Within AWI we try to switch the PWP from the first node to a WP on the second node.
No error message is displayed, just after about 20-30 seconds the message "Server mode successfully changed" is displayed, but the PWP is not actually switched and remains on the first node.
If the PWP on the first node is switched to another WP on the first node, this completes without a problem.
Release : 12.3.4
Network issues were causing communication issues between the two AE servers.
The logs show hundreds of the following
U00003413 Socket call 'recv(47)' returned error code '104'
U00003413 Socket call 'recv(115)' returned error code '110'
U00003413 Socket call 'send(1)' returned error code '32'
U00003413 Socket call 'bind' returned error code '98'
At the time the switch is being attempted to the second node, trace logs show the following:
mqsrv_get_primary(2267): rslt = 0,msqh = 340078
mqsrv_get_primary <-- (no primary)
try2be_pwp(7559): an older PWP found, let's bind PWP port(s)
bind_primary_ports() -->
bind_primary_ports(2407): retry(cnt=3,wait=30)
U00003413 Socket call 'bind' returned error code '98'.
Address already in use
U00003487 ListenSocket with port number '49502' could not be created.
U00003413 Socket call 'bind' returned error code '98'.
Address already in use
U00003487 ListenSocket with port number '49502' could not be created.
U00003413 Socket call 'bind' returned error code '98'.
Address already in use
U00003487 ListenSocket with port number '49502' could not be created.

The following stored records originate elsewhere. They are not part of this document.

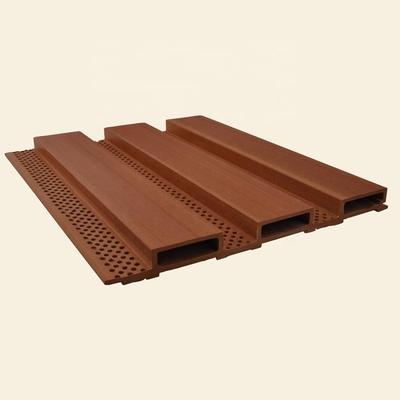 32.9 rpm Schroefsnelheid Automatische vensterdeurprofiel Briquette Extruder Machine Voor PVC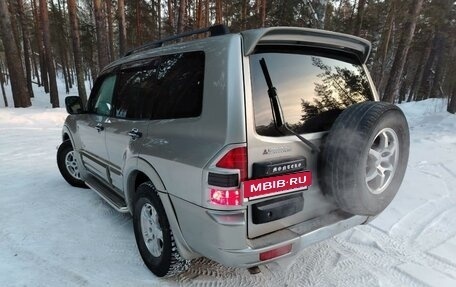 Mitsubishi Montero III, 2001 год, 895 000 рублей, 22 фотография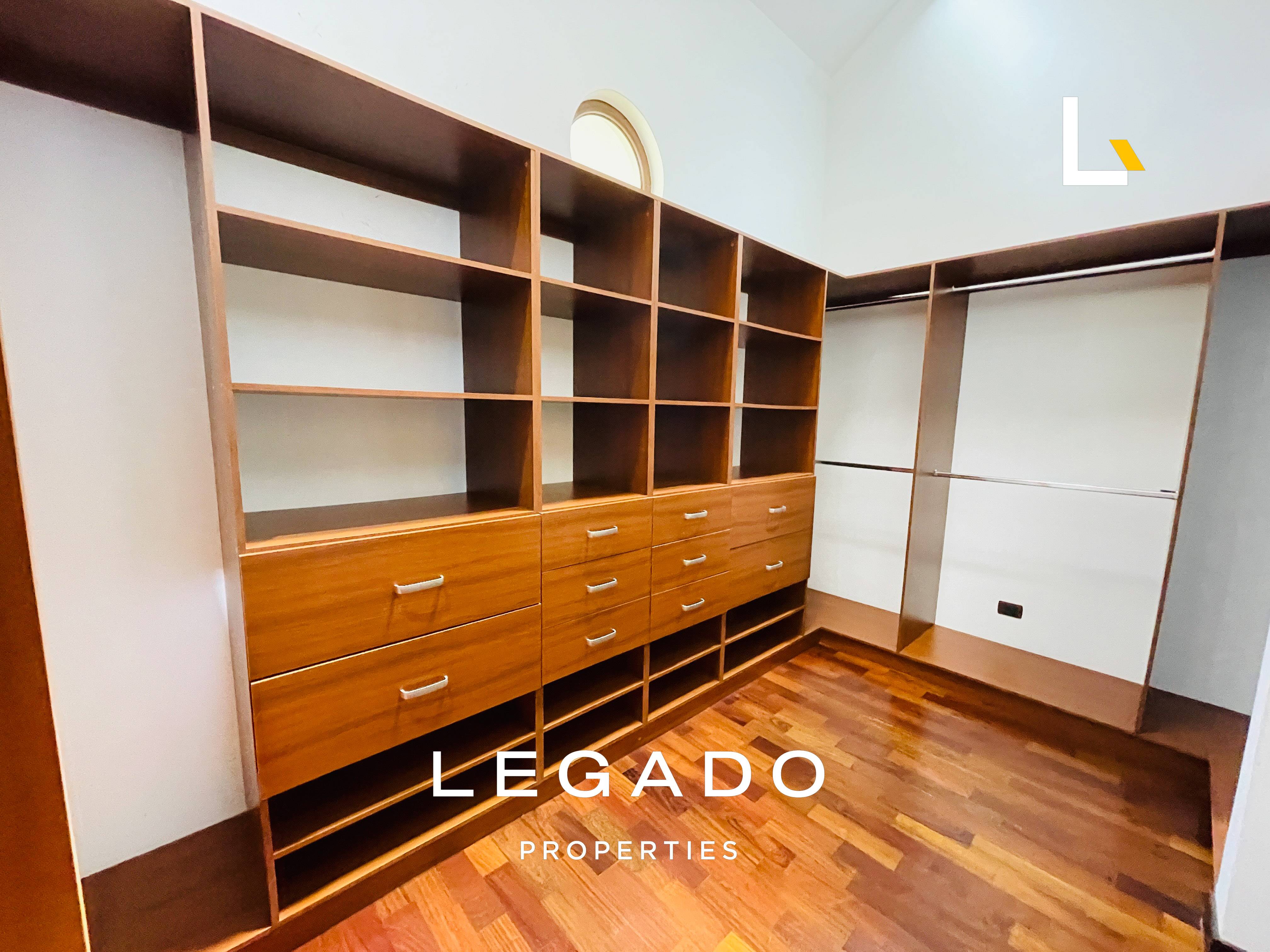 CASA Z.16, CONDOMINIO LAS CUMBRES,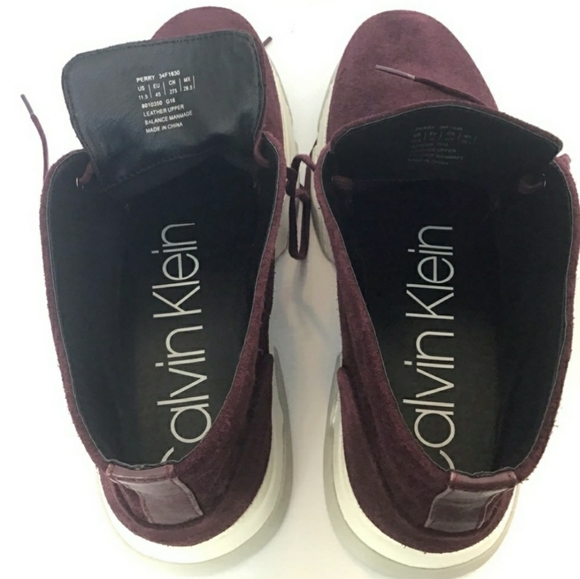 Calvin Klein Size 11.5 Burgundy Suede Chukka Boots - Picture 4 of 6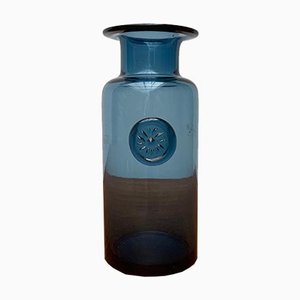 Vaso vintage in vetro blu con foca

bind_primary_ports <-- (PWP port couldn't be binded)
try2be_pwp <-- (not able to bind PWP port)
Full shut down of AE on both nodes - for Windows systems reboot the servers.
Clean out the logs in the /temp folder and restart AE one node at a time.
Watch the logs for U00003413 messages and engage your network team if these persist.
Socket errors do not come from Automic, these are OS level/Network error messages being reported by the OS to Automic.